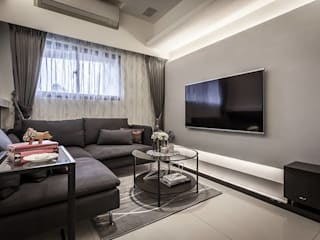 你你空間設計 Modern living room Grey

-------

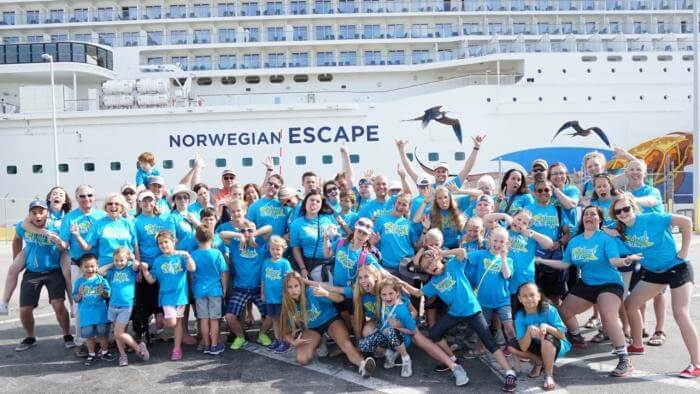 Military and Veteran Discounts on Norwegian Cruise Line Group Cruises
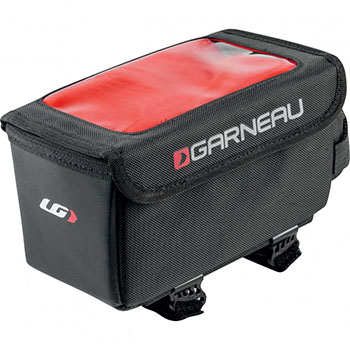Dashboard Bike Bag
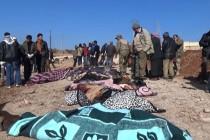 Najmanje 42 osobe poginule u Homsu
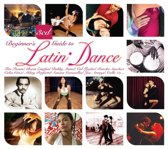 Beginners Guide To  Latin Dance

-------

What you are asked to do -> Output exactly the lines above that lie between the line with "Najmanje 42 osobe poginule u Homsu" and the line with "Beginners Guide To", those two lines included, and no pictures.

Exercise result ->
 Najmanje 42 osobe poginule u Homsu
 Beginners Guide To  Latin Dance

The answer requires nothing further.